Le second acte nous montre la galère triomphale voguant vers Athènes. Sous une tente de pourpre, Ariane et Thésée chantent leur amour heureux, tandis que Phèdre, seule à la proue, songe douloureusement.
Cependant, presque soudainement, un vent violent s’élève, déchaîne l’orage et répand l’épouvante ; le navire désemparé a perdu sa route ; et, lorsque après la tempête, le ciel s’est enfin rasséréné, c’est Naxos qui apparaît, c’est sur les rives de l’île dorée que la galère atterrit.
Au troisième acte, la scène représente la lisière d’une forêt sombre et, dans une prodigieuse frondaison d’arbustes fleuris, le seuil du palais où repose Ariane. Au loin, retentissent les trompes d’airain des chasseresses que, depuis avant l’aurore, Phèdre a entraînées dans les bois.
Pourquoi ces sons lointains semblent-ils agiter d’une si singulière émotion le roi Thésée, seul, maintenant, devant le palais ? C’est qu’il est, hélas ! déjà las de l’amour doux et plaintif d’Ariane ; c’est que de nouveaux désirs l’attirent vers Phèdre, vers « la vierge sauvage » qui, sans vouloir se l’avouer à elle-même, et de peur de succomber peut-être, fuit la coupable ardeur de Thésée.
D’ailleurs, l’épouse a compris qu’elle n’était plus aimée. Dans son immense détresse, elle implore le secours de sa sœur ; mais presque au moment même où celle-ci vient de consentir, non sans trouble, à intercéder pour elle, Ariane surprend les aveux passionnés de Phèdre et de Thésée et tombe inanimée.
Phèdre, éplorée et maudissant les dieux, s’est enfuie jusque sur la colline où s’érige la statue d’Adonis. Là, elle saisit une pierre et, d’un geste furieux, frappe l’image de marbre qui, lourdement, s’abat sur elle et la tue.
Cependant, Ariane est revenue à elle. Elle regarde le ciel, la terre, les fleurs et ne peut comprendre que rien ne soit changé « lorsque Thésée est infidèle et lorsque Phèdre l’a trahie ». Tandis qu’elle mêle, dans un douloureux monologue, des mots de haine à des mots de pardon, un funèbre cortège, plein de gémissements, ramène le corps mutilé de la sœur coupable.

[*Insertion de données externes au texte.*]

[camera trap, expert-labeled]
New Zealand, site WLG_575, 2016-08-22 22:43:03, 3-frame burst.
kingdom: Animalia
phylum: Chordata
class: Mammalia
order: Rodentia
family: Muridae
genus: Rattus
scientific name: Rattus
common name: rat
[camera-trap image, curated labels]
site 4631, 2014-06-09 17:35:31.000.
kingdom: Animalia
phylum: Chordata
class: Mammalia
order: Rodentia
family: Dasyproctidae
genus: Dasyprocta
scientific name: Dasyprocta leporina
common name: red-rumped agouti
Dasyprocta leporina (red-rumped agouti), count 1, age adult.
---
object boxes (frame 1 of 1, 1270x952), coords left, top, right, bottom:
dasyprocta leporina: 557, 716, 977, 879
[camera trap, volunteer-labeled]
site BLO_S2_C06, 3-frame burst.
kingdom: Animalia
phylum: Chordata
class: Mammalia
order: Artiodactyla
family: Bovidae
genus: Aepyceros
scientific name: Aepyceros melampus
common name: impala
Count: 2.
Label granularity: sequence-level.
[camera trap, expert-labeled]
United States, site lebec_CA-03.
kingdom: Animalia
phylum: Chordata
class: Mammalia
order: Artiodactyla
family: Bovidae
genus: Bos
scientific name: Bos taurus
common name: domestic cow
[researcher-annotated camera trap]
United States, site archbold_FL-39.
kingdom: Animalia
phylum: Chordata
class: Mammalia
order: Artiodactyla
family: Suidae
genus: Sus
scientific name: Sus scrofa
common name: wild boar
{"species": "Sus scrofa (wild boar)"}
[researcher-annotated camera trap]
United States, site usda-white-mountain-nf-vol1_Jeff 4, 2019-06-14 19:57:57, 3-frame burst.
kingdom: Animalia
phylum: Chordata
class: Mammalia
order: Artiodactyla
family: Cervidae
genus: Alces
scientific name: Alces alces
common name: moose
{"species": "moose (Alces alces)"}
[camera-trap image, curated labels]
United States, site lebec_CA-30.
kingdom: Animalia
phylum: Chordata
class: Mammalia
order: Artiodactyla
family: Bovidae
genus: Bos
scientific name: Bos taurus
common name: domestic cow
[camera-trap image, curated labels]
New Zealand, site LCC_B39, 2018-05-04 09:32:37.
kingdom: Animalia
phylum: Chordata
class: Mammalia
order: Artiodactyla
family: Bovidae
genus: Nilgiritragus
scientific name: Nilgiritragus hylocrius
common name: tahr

Ariane n’avait pas demandé aux dieux une expiation si cruelle ; elle invoque Cypris, la supplie d’être clémente, de ranimer « sa victime expirée ». Et Cypris, cédant à ses larmes, permet enfin qu’Ariane descende aux profondeurs de l’Hadès, guidée par les Grâces dont « la faiblesse divine vaincra les Enfers ».
Le décor du quatrième acte représente un paysage désolé, qu’éclairent d’une lueur blafarde les eaux glacées du Tartare.
Grave, Perséphone, « dans la gaine étroite de son trône et de son devoir », songe aux jours heureux où, sur la terre, elle vivait librement dans la lumière et parmi les fleurs. À ses pieds se tiennent, groupées, les compagnes qui la suivirent aux sombres bords, tandis qu’autour d’elle, de tous côtés et jusqu’à l’infini de l’horizon, des ombres gémissantes exhalent un éternel désespoir.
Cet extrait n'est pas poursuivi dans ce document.